Muirfield cosmetically fits the description of a links course to a T. Its soil is sandy and because of its lack of moisture, the grass tends to have short blades with long roots. The best way to describe its fairways would be like applying a coating of tightly cut grass on top of concrete. Only 92 of the courses in Scotland (17 percent) are true “links” courses.
The grass in Muirfield’s rough is often the wispy long grass which makes play very difficult even in a good lie. This spring was wet in East Lothian and the recent warm temperatures have made the seaside fescue grasses thick and tough to control shots from.

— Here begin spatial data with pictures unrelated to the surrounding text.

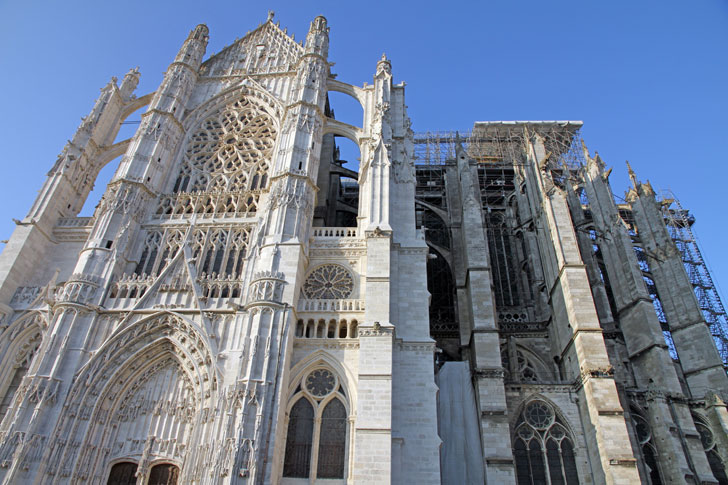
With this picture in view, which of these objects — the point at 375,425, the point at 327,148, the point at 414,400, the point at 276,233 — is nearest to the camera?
the point at 375,425

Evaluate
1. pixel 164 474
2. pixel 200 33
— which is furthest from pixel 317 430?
pixel 200 33

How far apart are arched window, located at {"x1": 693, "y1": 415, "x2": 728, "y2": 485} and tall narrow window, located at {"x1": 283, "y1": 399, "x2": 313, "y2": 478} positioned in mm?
13096

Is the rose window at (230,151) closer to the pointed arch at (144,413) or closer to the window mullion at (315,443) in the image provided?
the pointed arch at (144,413)

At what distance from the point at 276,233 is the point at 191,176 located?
6.21 meters

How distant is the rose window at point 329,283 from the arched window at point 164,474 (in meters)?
5.86

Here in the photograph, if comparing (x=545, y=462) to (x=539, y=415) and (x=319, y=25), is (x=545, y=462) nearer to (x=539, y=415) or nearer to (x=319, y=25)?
(x=539, y=415)

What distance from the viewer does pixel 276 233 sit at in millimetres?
15375

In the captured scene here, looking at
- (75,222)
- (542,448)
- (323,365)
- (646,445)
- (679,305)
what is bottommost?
(542,448)

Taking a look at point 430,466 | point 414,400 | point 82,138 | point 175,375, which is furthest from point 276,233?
point 82,138

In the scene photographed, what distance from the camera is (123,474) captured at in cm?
1305

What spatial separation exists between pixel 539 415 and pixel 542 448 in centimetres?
100

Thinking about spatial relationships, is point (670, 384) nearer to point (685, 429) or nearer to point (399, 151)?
point (685, 429)

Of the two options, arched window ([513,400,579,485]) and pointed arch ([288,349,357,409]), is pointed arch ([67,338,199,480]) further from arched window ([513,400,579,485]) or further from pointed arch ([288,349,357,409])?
arched window ([513,400,579,485])

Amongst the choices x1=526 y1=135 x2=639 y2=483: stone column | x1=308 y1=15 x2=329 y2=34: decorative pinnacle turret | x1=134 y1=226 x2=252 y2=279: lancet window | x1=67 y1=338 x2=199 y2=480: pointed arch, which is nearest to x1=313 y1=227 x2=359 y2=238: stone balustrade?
x1=134 y1=226 x2=252 y2=279: lancet window
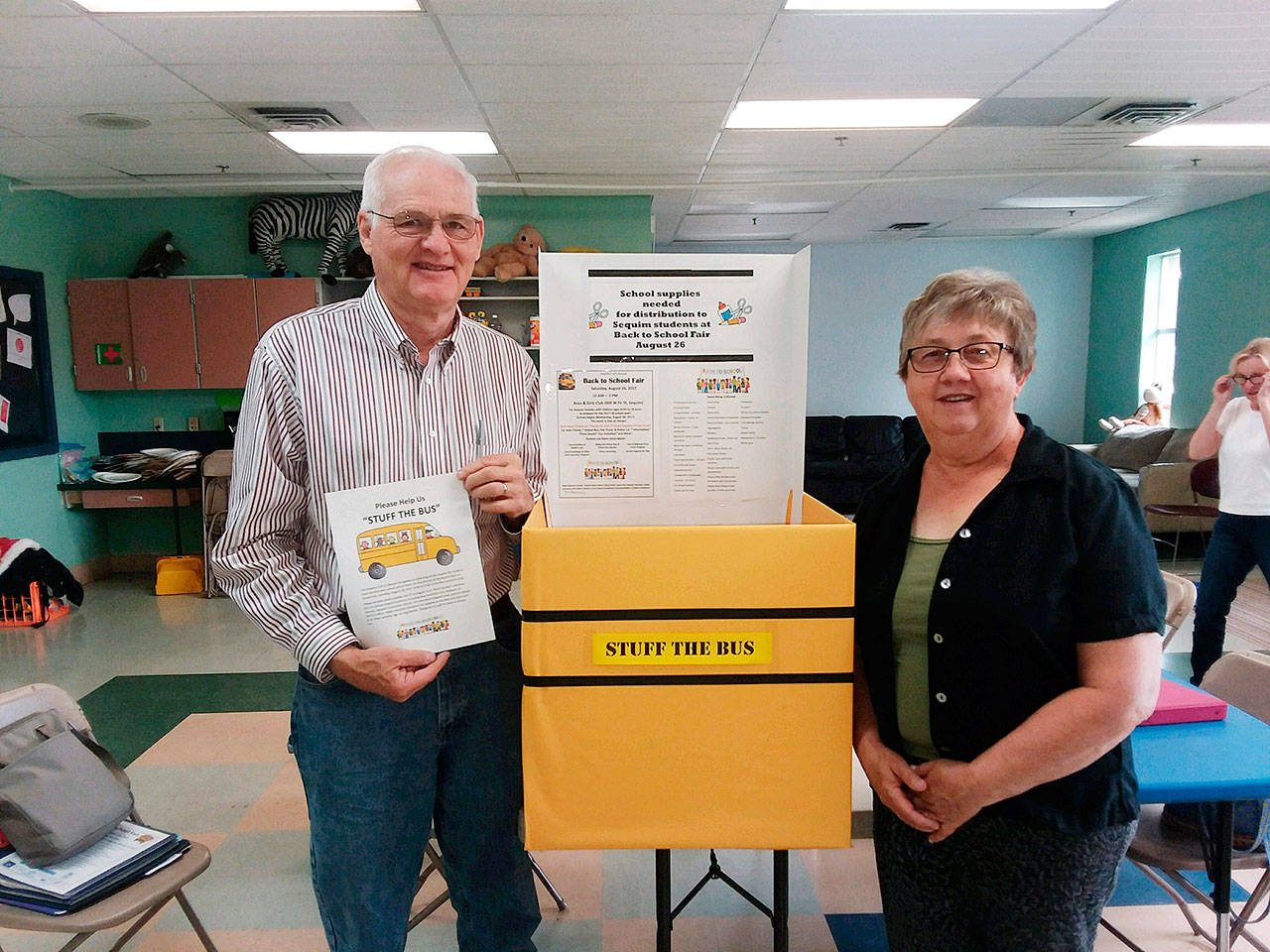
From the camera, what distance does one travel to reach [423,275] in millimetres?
1170

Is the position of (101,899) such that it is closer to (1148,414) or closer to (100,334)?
(100,334)

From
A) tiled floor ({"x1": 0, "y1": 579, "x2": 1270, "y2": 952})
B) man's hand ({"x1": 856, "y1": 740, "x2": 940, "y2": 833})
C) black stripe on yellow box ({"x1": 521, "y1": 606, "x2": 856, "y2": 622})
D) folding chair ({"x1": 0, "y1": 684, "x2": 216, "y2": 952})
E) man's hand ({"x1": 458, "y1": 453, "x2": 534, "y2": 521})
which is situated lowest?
tiled floor ({"x1": 0, "y1": 579, "x2": 1270, "y2": 952})

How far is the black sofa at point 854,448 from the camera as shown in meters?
8.76

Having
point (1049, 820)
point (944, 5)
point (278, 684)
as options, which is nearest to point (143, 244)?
point (278, 684)

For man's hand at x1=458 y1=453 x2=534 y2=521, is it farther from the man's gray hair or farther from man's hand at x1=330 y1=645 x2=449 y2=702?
the man's gray hair

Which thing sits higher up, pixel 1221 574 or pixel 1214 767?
pixel 1214 767

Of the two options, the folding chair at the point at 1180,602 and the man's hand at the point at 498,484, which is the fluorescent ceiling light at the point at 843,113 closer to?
the folding chair at the point at 1180,602

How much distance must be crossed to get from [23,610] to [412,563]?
18.0 feet

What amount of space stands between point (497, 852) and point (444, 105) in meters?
4.11

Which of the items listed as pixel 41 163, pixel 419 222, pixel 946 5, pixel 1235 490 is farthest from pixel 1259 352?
pixel 41 163

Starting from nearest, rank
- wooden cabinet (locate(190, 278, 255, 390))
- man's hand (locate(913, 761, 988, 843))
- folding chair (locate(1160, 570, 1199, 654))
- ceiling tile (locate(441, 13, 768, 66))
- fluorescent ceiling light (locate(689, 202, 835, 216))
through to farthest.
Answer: man's hand (locate(913, 761, 988, 843)), folding chair (locate(1160, 570, 1199, 654)), ceiling tile (locate(441, 13, 768, 66)), wooden cabinet (locate(190, 278, 255, 390)), fluorescent ceiling light (locate(689, 202, 835, 216))

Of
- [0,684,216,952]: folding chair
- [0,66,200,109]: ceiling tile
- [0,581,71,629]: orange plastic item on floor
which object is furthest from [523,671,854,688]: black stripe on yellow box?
[0,581,71,629]: orange plastic item on floor

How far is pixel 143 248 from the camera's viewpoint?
6.69 metres

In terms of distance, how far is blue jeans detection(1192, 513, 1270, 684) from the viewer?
3682 millimetres
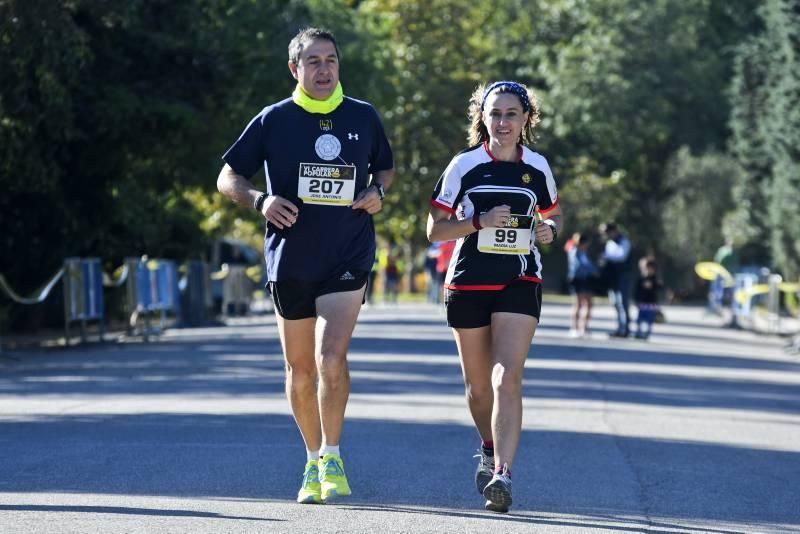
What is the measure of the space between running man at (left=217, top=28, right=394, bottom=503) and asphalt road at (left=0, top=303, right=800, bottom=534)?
0.59 meters

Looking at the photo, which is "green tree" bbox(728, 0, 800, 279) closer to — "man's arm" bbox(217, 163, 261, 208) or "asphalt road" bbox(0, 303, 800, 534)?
"asphalt road" bbox(0, 303, 800, 534)

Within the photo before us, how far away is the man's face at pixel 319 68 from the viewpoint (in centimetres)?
819

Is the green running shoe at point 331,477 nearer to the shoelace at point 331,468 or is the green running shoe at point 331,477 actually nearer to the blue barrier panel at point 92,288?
the shoelace at point 331,468

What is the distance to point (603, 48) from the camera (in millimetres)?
62938

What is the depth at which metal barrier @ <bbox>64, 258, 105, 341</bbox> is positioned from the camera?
2344 cm

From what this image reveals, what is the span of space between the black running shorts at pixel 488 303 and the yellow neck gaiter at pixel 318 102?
103 cm

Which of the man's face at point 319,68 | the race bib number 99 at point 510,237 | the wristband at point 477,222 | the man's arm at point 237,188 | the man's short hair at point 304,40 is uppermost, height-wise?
the man's short hair at point 304,40

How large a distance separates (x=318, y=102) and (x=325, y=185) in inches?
16.1

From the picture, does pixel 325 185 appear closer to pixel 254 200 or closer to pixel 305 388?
pixel 254 200

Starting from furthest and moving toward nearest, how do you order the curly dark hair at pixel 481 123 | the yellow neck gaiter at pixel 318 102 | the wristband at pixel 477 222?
1. the curly dark hair at pixel 481 123
2. the yellow neck gaiter at pixel 318 102
3. the wristband at pixel 477 222

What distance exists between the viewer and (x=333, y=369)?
8.18 m

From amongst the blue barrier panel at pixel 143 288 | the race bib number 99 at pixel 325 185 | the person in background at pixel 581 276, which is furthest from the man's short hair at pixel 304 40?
the person in background at pixel 581 276

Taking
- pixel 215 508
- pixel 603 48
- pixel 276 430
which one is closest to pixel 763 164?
pixel 603 48

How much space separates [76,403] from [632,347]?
1264 cm
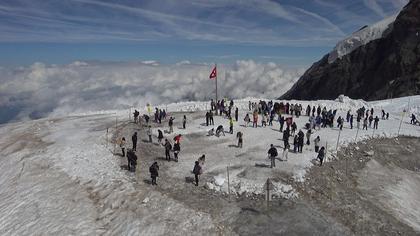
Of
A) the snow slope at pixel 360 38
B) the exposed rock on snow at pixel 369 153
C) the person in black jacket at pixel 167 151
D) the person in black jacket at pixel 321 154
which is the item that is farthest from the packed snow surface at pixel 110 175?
the snow slope at pixel 360 38

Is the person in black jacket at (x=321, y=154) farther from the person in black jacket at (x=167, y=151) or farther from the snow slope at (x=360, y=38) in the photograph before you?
the snow slope at (x=360, y=38)

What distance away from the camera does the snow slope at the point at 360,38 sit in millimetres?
146625

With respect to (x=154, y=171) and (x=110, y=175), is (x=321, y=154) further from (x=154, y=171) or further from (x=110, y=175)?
(x=110, y=175)

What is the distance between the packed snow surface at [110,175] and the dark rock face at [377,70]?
77107mm

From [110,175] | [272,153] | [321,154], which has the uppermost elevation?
[272,153]

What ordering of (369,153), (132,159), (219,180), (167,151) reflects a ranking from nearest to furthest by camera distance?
(219,180) < (132,159) < (167,151) < (369,153)

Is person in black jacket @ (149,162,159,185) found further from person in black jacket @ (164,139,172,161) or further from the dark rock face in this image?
the dark rock face

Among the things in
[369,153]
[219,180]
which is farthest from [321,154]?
[219,180]

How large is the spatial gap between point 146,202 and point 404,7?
429 feet

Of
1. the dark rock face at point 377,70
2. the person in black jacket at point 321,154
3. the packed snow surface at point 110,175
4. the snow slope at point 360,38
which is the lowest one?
the packed snow surface at point 110,175

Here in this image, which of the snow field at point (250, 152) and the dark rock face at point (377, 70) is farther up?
the dark rock face at point (377, 70)

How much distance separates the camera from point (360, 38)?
15088 centimetres

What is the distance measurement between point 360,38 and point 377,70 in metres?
18.9

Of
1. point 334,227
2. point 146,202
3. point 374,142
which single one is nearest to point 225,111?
point 374,142
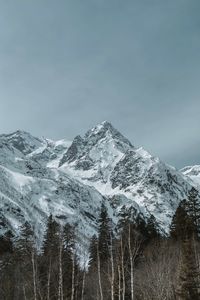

The bunkers at Muirfield will prove to be menacing and players will try to avoid at all costs, particularly in the fairways. Escape from these deep bunkers is only possible if the ball is not close to a sod stacked face. Many times a player will have to hit a shot sideways or even backwards to get the ball out of the bunker.
The locals here are concerned that the dry and fast conditions (referred to as “wee bouncy”) will cause the scoring to be unusually low by Open Championship standards. In all likelihood, the wind will make things interesting and create all of the challenge the players need.
“It only takes about 10 mph of wind around here to make Muirfield challenging,” Sergio Garcia told me Tuesday night.
With the concrete-like ground conditions many players are hitting 5-irons off the tee downwind to 250 yards. Garcia admitted that he “only hit three or four drivers” in his practice rounds. At the same time, he was quick to point out that many of the fairways funnel into the bunkers and even with irons off the tee, bounces can present problems and balls will run out into bunkers.